- Location: South Australia
- Nearest city: Wolseley
- Coordinates: 36°26′27″S 140°55′36″E﻿ / ﻿36.4408°S 140.9268°E
- Area: 64 ha (160 acres)
- Established: 8 March 2007
- Governing body: Department for Environment and Water

= Custon Conservation Park =

Conservation park in South Australia

Custon Conservation Park is a protected area in the Australian state of South Australia located in the state's Limestone Coast in the gazetted locality of Custon about 8 km south of the town centre in Wolseley and about 20 km south of the municipal seat of Bordertown.

The conservation park occupies land in the Section 903 and Allotment 2 in Deposited Plan 36724 of the cadastral unit of the Hundred of Tatiara. It is bounded by Bangham Road on its western side and by Pier Point Road on its northern side.

The land originally gained protected area status in 2007, when crown land in section 903 was gazetted as the Custon Conservation Park and was enlarged in 2016 by the addition of Crown land in the Allotment 2 in Deposited Plan 36724.

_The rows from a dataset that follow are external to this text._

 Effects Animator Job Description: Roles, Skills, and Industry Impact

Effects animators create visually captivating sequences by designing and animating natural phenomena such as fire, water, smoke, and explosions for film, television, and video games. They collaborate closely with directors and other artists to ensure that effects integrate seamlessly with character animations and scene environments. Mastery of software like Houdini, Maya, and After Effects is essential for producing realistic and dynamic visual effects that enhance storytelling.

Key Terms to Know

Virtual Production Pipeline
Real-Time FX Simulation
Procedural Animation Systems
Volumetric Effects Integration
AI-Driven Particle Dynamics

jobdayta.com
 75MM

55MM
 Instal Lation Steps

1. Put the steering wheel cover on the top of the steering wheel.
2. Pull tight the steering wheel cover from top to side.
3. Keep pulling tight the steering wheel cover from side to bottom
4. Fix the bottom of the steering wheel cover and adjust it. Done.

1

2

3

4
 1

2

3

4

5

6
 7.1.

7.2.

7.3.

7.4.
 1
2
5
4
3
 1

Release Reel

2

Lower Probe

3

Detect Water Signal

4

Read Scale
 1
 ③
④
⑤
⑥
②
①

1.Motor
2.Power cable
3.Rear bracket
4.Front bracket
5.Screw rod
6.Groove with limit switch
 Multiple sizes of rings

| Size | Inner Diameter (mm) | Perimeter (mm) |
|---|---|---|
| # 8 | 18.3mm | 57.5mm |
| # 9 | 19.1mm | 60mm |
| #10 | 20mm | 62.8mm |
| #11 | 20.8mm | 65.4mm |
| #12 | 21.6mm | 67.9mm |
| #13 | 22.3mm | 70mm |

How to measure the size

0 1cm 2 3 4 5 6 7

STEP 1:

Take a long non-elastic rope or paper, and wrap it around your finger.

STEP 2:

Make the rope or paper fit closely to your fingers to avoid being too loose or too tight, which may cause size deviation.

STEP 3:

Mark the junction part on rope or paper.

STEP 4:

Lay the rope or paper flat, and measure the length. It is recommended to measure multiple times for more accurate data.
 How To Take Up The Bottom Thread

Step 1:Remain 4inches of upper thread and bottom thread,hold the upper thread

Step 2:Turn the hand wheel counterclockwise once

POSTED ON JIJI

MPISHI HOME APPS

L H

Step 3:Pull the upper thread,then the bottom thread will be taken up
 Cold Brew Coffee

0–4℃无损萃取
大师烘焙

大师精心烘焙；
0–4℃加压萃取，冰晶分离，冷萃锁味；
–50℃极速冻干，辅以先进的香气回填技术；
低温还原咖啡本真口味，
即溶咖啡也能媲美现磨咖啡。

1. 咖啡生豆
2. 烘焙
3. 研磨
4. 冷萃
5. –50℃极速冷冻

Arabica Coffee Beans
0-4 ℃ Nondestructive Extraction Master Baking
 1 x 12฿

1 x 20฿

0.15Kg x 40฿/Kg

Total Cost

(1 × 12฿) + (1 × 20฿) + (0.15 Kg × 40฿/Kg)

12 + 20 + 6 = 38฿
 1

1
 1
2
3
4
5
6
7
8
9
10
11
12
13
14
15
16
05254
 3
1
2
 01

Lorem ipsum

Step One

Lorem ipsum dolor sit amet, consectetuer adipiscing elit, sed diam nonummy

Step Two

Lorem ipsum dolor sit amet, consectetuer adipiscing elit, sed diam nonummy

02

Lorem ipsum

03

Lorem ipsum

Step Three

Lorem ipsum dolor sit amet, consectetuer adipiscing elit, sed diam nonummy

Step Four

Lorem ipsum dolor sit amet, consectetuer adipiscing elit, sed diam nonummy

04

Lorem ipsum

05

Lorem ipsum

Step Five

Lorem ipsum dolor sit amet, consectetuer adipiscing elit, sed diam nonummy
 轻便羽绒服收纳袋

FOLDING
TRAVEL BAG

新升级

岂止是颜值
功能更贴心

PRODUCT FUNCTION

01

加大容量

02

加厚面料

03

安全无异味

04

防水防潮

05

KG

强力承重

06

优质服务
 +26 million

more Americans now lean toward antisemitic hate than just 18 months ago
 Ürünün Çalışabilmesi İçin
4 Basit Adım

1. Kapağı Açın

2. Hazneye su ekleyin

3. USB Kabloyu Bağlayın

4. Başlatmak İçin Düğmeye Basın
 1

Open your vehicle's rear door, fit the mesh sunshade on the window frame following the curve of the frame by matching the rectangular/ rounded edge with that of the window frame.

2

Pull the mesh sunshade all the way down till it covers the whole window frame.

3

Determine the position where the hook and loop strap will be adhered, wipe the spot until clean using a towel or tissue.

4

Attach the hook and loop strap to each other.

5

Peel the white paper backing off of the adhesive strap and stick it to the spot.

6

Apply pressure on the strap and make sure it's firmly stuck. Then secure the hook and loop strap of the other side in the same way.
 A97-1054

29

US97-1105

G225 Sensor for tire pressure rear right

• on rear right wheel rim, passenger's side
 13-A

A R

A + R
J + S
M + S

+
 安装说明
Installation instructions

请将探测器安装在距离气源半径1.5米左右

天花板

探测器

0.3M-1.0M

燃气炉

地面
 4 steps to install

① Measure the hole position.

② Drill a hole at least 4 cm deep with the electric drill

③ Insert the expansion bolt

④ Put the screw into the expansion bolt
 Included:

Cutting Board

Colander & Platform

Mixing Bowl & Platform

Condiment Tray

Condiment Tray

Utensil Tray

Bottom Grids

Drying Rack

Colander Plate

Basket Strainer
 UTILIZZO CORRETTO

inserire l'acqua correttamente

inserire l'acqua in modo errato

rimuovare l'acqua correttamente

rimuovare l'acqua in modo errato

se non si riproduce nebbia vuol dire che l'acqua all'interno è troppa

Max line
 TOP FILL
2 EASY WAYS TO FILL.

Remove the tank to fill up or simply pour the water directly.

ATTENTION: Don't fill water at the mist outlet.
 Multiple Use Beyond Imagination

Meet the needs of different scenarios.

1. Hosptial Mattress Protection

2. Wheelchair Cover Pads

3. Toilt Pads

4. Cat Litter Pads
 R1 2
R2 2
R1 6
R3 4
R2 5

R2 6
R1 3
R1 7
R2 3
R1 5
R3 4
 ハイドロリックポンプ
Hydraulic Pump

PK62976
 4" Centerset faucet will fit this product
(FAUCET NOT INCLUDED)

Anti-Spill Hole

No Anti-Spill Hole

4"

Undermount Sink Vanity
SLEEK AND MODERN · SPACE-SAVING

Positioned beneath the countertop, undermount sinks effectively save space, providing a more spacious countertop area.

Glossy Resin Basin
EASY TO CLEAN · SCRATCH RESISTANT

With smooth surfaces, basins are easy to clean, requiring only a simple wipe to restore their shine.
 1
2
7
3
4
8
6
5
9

The conservation park contains an “ecological community” consisting of “a grassy woodland” of grey box which is listed as "Endangered" under the state's National Parks and Wildlife Act 1972 with buloke being a "co-dominant tree species”. As of 2014, the Government of South Australia has been using fire as “part of an integrated management strategy to maintain the Grey-box Grassy Woodland association”.

The conservation park is classified as an IUCN Category III protected area.